Guest Post: PTC Finals Put Ireland Back on Snooker Map

While much has been made of the success of the new Players Tour Championship this season which culminated in last week’s Grand Finals, it should also be noted that the event marked the long overdue return of big-time snooker to Ireland after a period in the wilderness. Click below for the thoughts of guest blogger David Caulfield who attended the tournament…

Shaun Murphy’s 4-0 victory over Martin Gould in the Players Tour Championship Grand Finals on Sunday concluded snooker’s overdue return to Ireland for the first time in six years.

Overall, the week in Dublin was a huge success, mirroring the impact the entire PTC series has had in the sport’s new era of reinvigoration.

In the six year gap, some snooker has been played on the island – notably the 2009 Six-red World Championship in Killarney and the Northern Ireland Trophy that ran for four years until 2008.

However, for whatever reason it has taken a significant length of time for a major event carrying ranking points to be played in the Republic of Ireland which is peculiar given the substantial level of interest for the game in the country.

Although ticket sales were perhaps a little on the low side at the beginning of the five-day tournament, the huge turnout over the weekend highlighted what potential there is.

Furthermore, there were perhaps a few reasons for the scarcity in crowds over the first couple of days.

The decision to base the tournament around St. Patrick’s Day was a risky one from the outset. With parades all over the county, the traditional drink-fest and, as it turned out, a beautiful spring day, it was maybe understandable that punters prefered to spend their annual day off outdoors (or in the pub, if indoors).

As well as this, the absence of some of the most famous players like John Higgins, Ronnie O’Sullivan and Neil Robertson from the Grand Finals could have diminished people’s interest in attending the earlier rounds.

That said, by the end of play on Sunday the audience had taken beaten finalist Martin Gould to their hearts – the Irish ever ready to back an underdog – and his rise over the last 12 months perfectly reflects the reason the PTC series was initiated in the first place.

The 12 original events across England and mainland Europe gave those further down the rankings the opportunity to compete at the tail end of events while picking up healthy sums of money and ranking points along the way.

Gould himself has risen from 43rd in the rankings at the end of the 2009/2010 campaign to within touching distance of a berth in the elite Top 16 come the end of the upcoming World Championships.

The likes of Jack Lisowski and Jamie Jones gained invaluable experience playing in front of television cameras – something that simply would not have existed for lower ranked younger cueists throughout the last decade.
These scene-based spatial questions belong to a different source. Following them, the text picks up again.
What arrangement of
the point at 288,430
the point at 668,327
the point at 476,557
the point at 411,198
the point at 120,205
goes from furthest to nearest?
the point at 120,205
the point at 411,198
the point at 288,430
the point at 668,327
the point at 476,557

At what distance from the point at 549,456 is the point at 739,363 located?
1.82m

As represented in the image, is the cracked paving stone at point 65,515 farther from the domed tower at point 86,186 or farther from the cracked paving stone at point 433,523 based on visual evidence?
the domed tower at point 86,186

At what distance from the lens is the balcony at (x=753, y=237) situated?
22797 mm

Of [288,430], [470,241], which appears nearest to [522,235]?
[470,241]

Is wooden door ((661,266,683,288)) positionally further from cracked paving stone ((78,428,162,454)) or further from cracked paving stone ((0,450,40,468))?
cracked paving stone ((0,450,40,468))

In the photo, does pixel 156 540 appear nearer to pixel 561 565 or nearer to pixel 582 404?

The crowds grew in large numbers for Saturday’s quarter-finals, competing well with the unusual decision to show the final bout of 6-Nations matches in The Helix foyet, while those who chose the green baize were treated to an outstanding evening’s entertainment with back-to-back 4-3 thrillers.

Indeed, Shaun Murphy hailed his comeback from 3-1 behind against Stephen Lee as one of the best in his career and obviously gave him the confidence he needed as he went on to win 11 frames on the trot to be the first man to raise the vase trophy aloft.
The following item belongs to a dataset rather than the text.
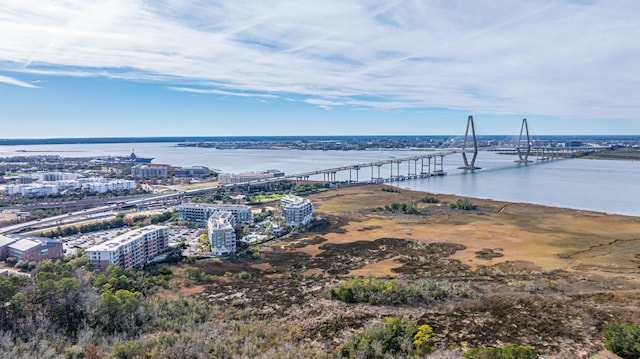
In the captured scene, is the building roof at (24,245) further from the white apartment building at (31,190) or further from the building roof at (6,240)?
the white apartment building at (31,190)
The atmosphere on the final day was something more associated with what you would see at a Gaelic games match in Croke Park or, of course, the rubgy at the Aviva Stadium.

In addition, the fact that the level of enthusiasm only increased as the day went on despite the fact that each of the semi-finals and the final itself produced very few big breaks underlined the eagerness for Irish fans to see professional snooker on a more regular basis.
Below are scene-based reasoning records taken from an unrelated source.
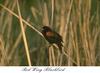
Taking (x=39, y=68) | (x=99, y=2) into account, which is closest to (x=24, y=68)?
(x=39, y=68)

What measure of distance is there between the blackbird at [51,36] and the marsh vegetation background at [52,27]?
22 mm

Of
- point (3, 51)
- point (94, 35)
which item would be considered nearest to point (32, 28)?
point (3, 51)

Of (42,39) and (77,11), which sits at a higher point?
(77,11)

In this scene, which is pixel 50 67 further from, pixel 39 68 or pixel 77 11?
pixel 77 11

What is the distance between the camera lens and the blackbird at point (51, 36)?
197 cm

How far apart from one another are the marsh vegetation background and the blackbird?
22mm

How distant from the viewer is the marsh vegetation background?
6.44 feet

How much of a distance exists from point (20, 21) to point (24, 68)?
0.29m

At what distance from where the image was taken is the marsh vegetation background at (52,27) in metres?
1.96

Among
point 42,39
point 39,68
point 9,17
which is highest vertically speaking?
point 9,17

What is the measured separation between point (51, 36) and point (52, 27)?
0.06 metres

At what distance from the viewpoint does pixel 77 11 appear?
1982mm

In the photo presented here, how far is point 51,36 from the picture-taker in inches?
78.2

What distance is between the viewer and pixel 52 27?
1987 millimetres
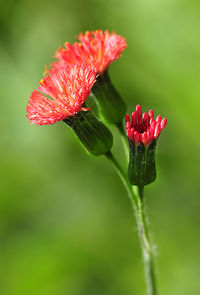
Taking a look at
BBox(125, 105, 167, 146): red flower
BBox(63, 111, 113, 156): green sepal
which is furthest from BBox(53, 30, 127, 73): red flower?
BBox(125, 105, 167, 146): red flower

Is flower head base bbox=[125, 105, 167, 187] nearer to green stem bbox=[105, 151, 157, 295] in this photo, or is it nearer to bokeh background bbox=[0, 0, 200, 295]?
green stem bbox=[105, 151, 157, 295]

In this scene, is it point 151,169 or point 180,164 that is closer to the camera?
point 151,169

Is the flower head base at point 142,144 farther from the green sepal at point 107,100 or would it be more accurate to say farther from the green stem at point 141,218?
the green sepal at point 107,100

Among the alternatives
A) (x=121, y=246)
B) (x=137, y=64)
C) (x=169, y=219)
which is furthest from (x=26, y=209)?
(x=137, y=64)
753 people turned up for the final between Murphy and Gould, a number so great that the surrounding overhead balconies had to be opened to seat the overflow of excited viewers and created a cauldroned atmosphere that will hopefully become a permanent home for the sport in years to come.

Unfortunately, there were no home representatives in the event with Ken Doherty and Fergal O’Brien failing to accrue enough points on the Order of Merit to qualify, as was the case with Northern Ireland’s Mark Allen and Joe Swail.

Mimicking the lack of events in the country over the last number of years, there has been a shortage of emerging talent coming out of Ireland in recent times.

22 year-old David Morris appeared to be on the right track but has undergone a difficult season and is certain to have to go through Qualifying School if he wants to regain his place on the Main Tour next year.

There is no reason why the PTC Grand Finals should not return for a second staging in 2012 and become a permanent fixture on the calendar while it’s presence could hopefully invigorate a fresh batch of young talent from the Emerald Isle.